A search for a different partner down the stretch was a curiosity. After the March debacle against Montreal, the coaching staff opted to split up the season-long partnership of Edler and Sami Salo. A pairing with Kevin Bieksa made some sense on paper but didn't work in action. After the disastrous team showing in Game 1, Edler and Salo were back together.
What the future brings: The Canucks have to decide whether Edler's struggles down the stretch and nightmarish playoff was just a one-off or needs to be addressed in some way.
Is he struggling under the weighty expectations of finally growing in to that No. 1 defenceman the team desperately needs?
Do they need to bring in an experienced top-four D-man that Edler can play with and, more importantly, play off?
Might the Canucks decide that Edler is a piece they'll have to include in a deal for a true No. 1 defenceman?

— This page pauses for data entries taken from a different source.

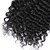 tanie Pasma włosów o naturalnych kolorach-3 zestawy Włosy peruwiańskie Curly Naturalne fale Włosy virgin 150 g Fale w naturalnym kolorze 8-26 in Ludzkie włosy wyplata Gorąca wyprzedaż 6a Ludzkich włosów rozszerzeniach / 10A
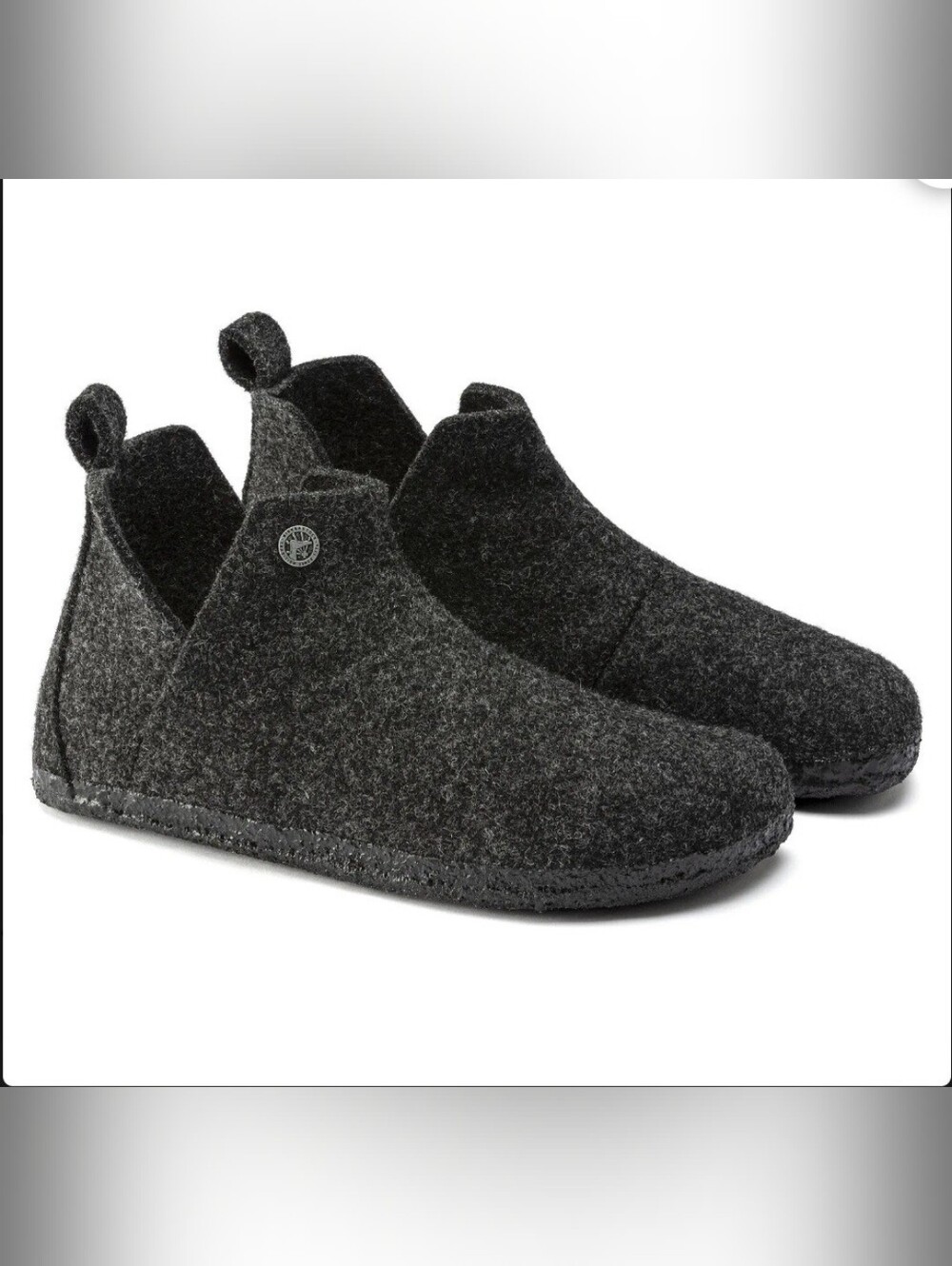 Birkenstock Andermatt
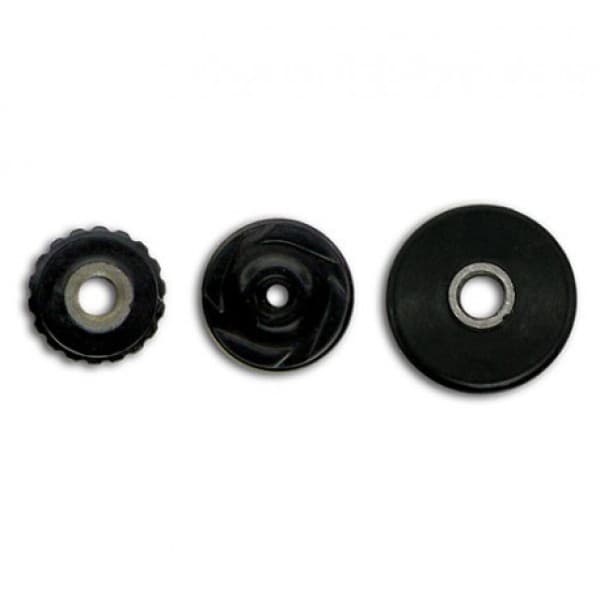 KIT DISTRIBUCION LISO SMASH 110/125 CATIIMOTO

Contract status: The other aspect of Edler's future, which may play into the previous point, is that he is entering the the final year of a deal that pays him $3.25 million annually, after which he would become an unrestricted free agent. That also means the team can begin the process of re-signing him anytime after July 1.
Team options: Edler will certainly be seeking a healthy increase on his current salary, an increase that would make him the team's highest-paid D-man over a significant term. The Canucks have to decide whether Edler has the remaining up-side to justify such an investment. He's a tantalizing package of size, power and skill, but can he bring it consistently?
-- His career-best points total (11-38-49) was tied (with Shea Weber) for sixth amongst NHL defencemen.
-- He was also tied at sixth with Weber for power-play points (22).
-- He was fourth in the league in shots by a defenceman (228).
-- He led the Canucks in blocked shots (145).
Read more: http://www.theprovin...l#ixzz26BtOlfFB"
If Alex Edler can play to or near his potential every game vs. disappearing in some games, there is real hope for the Canucks defense to take the next step into being one of the leagues best.
Neither Ehrhoff or Salo were the shutdown, physical defensman that Vancouver needed. Sami Salo was a great Canuck, no doubt, as his contributions in the offensive zone were essential to playoff success for the Canucks. His two goals in less than two minutes against San Jose are the stuff of legend. However, Sami never quite cut it as a physical defensman (except if your Brad Marchand who felt Sami to be a threat to his life.....what a rat). Garrison brings a much needed physicality to the blueline.
He just had too much pressure on him. During the playoffs in 2011, Ehrhoff and Salo were both really healthy, reducing the pressure of the big three..Hamhuis, Bieksa, and Edler.
Having a consistent partner like Garrison is gonna do wonders.
Also, if Tanev emerges to be a top four calibre defensemen, we'll be in real good shape. He was getting 20+ minutes in that last little stretch and the canucks were doing real well.
The Lockout should help Tanev. It ll give him some more time to develop and perhaps round out his game in the minors.